• [RECORDS]
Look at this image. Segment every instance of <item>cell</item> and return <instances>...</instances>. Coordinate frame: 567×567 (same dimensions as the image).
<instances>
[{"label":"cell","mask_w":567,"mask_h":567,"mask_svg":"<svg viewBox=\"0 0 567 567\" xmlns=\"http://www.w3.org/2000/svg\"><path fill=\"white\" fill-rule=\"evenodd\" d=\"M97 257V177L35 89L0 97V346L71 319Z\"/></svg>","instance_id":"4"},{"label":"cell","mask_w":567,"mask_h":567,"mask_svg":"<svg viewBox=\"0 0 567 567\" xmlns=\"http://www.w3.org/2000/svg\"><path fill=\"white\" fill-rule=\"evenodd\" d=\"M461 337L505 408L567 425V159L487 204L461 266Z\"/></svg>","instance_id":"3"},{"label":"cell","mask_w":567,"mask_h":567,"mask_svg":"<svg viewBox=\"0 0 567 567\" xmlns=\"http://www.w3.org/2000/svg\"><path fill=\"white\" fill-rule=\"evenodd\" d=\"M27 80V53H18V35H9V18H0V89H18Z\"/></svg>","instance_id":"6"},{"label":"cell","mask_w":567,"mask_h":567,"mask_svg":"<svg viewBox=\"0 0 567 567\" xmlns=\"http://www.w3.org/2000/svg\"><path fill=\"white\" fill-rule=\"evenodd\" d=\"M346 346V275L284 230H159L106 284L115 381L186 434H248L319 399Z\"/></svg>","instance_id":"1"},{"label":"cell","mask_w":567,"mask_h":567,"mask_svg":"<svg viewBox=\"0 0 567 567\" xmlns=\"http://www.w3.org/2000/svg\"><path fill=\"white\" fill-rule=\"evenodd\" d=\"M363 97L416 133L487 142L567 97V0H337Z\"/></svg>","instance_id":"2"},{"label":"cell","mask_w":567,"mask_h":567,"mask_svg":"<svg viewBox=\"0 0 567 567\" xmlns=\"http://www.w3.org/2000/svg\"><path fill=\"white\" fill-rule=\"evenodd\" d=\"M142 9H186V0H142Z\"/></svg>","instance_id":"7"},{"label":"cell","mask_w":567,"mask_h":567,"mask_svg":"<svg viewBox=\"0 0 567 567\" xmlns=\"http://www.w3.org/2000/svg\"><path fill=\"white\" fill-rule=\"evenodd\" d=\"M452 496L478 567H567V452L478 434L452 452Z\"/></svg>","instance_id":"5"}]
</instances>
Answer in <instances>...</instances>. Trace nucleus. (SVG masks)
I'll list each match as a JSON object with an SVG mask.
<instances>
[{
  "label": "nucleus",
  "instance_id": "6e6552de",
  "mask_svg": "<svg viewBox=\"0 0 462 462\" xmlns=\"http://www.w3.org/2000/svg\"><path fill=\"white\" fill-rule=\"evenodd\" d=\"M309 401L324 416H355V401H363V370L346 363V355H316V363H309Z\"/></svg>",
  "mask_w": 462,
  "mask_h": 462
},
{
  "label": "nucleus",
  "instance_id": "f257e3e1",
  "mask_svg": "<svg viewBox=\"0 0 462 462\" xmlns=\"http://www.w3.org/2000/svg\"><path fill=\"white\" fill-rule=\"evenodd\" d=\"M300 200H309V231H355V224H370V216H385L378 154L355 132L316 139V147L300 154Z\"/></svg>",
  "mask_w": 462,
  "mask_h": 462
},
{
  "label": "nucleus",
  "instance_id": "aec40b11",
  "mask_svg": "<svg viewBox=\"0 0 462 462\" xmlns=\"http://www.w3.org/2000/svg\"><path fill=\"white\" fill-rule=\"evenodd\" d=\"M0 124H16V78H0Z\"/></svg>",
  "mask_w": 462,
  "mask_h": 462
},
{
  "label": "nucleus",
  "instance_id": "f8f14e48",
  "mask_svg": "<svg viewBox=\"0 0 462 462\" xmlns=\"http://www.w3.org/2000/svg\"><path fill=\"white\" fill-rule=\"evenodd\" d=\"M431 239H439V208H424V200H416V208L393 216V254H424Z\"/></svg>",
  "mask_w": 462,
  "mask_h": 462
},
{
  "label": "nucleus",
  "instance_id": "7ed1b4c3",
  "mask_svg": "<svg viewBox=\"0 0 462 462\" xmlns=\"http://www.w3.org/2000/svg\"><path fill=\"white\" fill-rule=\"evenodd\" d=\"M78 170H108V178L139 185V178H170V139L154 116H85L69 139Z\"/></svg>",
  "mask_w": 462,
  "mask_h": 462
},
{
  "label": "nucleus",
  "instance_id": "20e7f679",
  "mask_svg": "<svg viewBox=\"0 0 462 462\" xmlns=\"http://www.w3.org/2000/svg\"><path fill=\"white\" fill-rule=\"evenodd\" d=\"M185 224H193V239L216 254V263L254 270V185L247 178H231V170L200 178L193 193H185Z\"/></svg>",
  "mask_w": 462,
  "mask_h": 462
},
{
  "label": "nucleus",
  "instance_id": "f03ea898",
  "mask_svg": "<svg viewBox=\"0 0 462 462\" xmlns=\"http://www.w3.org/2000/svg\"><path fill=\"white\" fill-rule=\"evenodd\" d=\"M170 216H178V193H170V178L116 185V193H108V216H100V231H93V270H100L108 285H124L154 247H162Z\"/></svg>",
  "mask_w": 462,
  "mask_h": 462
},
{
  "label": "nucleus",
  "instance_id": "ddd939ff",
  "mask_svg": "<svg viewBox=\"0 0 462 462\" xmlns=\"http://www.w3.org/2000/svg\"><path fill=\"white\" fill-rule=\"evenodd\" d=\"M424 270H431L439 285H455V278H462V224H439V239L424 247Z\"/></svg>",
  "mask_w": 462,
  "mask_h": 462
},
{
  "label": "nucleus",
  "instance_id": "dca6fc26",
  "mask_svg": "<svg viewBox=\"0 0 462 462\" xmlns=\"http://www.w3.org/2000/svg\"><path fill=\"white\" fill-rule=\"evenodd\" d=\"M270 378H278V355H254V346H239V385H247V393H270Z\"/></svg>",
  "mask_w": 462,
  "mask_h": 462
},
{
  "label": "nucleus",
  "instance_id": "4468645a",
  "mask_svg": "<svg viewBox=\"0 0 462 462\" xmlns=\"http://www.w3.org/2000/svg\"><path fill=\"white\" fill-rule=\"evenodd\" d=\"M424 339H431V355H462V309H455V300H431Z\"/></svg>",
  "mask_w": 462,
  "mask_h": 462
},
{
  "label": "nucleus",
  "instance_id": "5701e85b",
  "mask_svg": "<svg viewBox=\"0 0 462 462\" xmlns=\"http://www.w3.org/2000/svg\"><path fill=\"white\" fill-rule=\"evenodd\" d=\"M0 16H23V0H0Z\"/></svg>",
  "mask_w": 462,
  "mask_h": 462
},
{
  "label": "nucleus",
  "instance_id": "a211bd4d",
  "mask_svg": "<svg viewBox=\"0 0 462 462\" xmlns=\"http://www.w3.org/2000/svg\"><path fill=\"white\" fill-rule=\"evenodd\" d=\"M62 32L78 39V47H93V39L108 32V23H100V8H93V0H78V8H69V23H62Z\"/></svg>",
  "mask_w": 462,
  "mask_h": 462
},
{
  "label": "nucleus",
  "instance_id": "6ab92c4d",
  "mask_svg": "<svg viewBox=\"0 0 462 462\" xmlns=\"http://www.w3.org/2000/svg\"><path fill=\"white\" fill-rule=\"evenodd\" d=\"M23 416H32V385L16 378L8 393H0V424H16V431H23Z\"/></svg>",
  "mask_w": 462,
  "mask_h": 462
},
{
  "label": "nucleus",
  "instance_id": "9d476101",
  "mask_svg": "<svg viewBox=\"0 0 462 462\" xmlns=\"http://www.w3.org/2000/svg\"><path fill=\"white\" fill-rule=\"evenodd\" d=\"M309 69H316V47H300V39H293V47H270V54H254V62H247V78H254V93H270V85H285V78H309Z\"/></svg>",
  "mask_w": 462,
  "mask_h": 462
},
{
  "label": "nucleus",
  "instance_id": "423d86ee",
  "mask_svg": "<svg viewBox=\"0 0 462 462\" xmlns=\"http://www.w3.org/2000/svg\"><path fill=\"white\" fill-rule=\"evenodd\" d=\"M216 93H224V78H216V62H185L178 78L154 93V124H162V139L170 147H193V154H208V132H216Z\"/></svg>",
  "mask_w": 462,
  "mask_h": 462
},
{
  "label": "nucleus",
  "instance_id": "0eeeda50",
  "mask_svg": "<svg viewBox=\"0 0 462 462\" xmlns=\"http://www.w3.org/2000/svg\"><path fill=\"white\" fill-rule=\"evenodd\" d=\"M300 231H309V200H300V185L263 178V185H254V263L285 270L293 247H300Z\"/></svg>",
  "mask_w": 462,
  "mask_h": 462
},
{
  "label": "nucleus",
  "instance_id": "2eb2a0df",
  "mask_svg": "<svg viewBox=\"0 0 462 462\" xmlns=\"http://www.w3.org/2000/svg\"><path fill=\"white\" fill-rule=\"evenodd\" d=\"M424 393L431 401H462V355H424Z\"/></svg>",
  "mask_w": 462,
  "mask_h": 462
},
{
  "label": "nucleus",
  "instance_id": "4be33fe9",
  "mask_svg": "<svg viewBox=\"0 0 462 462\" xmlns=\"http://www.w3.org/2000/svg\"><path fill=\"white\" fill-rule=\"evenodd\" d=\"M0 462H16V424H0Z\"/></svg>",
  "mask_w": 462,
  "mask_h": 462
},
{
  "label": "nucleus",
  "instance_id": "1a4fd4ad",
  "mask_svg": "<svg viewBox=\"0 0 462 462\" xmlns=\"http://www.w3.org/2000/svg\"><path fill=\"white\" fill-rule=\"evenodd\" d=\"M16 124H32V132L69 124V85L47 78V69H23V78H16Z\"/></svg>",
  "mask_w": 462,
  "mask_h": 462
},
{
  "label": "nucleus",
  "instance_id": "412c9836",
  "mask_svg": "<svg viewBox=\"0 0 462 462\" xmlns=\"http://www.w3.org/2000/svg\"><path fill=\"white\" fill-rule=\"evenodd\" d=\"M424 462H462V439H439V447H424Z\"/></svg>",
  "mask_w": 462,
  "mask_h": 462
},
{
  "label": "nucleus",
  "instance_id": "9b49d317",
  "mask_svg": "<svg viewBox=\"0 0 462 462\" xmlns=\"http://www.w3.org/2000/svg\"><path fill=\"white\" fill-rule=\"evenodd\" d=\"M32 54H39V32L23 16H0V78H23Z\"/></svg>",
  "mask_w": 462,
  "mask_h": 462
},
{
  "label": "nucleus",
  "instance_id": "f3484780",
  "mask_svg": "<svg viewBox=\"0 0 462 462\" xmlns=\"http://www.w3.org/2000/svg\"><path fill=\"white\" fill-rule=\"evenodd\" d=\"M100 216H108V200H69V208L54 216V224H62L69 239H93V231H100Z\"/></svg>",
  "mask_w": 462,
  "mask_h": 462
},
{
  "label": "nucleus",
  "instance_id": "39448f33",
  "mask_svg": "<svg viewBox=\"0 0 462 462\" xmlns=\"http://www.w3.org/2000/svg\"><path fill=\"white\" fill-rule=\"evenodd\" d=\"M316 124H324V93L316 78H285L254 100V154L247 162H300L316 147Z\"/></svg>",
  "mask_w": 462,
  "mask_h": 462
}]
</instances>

• [WHAT YOU NEED TO DO] Give back, word for word, everything from the start of the material down to and including the line that contains "Answer in <instances>...</instances>.".

• [RESPONSE TO THE EXERCISE]
Look at this image. Segment every instance of <item>cell</item> and return <instances>...</instances>. Coordinate frame: 567×567 (same dimensions as the image).
<instances>
[{"label":"cell","mask_w":567,"mask_h":567,"mask_svg":"<svg viewBox=\"0 0 567 567\" xmlns=\"http://www.w3.org/2000/svg\"><path fill=\"white\" fill-rule=\"evenodd\" d=\"M97 257V177L35 89L0 97V346L71 319Z\"/></svg>","instance_id":"4"},{"label":"cell","mask_w":567,"mask_h":567,"mask_svg":"<svg viewBox=\"0 0 567 567\" xmlns=\"http://www.w3.org/2000/svg\"><path fill=\"white\" fill-rule=\"evenodd\" d=\"M461 337L505 408L567 425V159L487 204L461 266Z\"/></svg>","instance_id":"3"},{"label":"cell","mask_w":567,"mask_h":567,"mask_svg":"<svg viewBox=\"0 0 567 567\" xmlns=\"http://www.w3.org/2000/svg\"><path fill=\"white\" fill-rule=\"evenodd\" d=\"M27 80V53H18V35H9V18H0V89H18Z\"/></svg>","instance_id":"6"},{"label":"cell","mask_w":567,"mask_h":567,"mask_svg":"<svg viewBox=\"0 0 567 567\" xmlns=\"http://www.w3.org/2000/svg\"><path fill=\"white\" fill-rule=\"evenodd\" d=\"M346 346V275L284 230H159L106 284L115 381L186 434H248L319 399Z\"/></svg>","instance_id":"1"},{"label":"cell","mask_w":567,"mask_h":567,"mask_svg":"<svg viewBox=\"0 0 567 567\" xmlns=\"http://www.w3.org/2000/svg\"><path fill=\"white\" fill-rule=\"evenodd\" d=\"M363 97L416 133L487 142L567 97V0H337Z\"/></svg>","instance_id":"2"},{"label":"cell","mask_w":567,"mask_h":567,"mask_svg":"<svg viewBox=\"0 0 567 567\" xmlns=\"http://www.w3.org/2000/svg\"><path fill=\"white\" fill-rule=\"evenodd\" d=\"M142 9H186V0H142Z\"/></svg>","instance_id":"7"},{"label":"cell","mask_w":567,"mask_h":567,"mask_svg":"<svg viewBox=\"0 0 567 567\" xmlns=\"http://www.w3.org/2000/svg\"><path fill=\"white\" fill-rule=\"evenodd\" d=\"M452 496L478 567H567V452L478 434L452 452Z\"/></svg>","instance_id":"5"}]
</instances>
Answer in <instances>...</instances>. Trace nucleus. (SVG masks)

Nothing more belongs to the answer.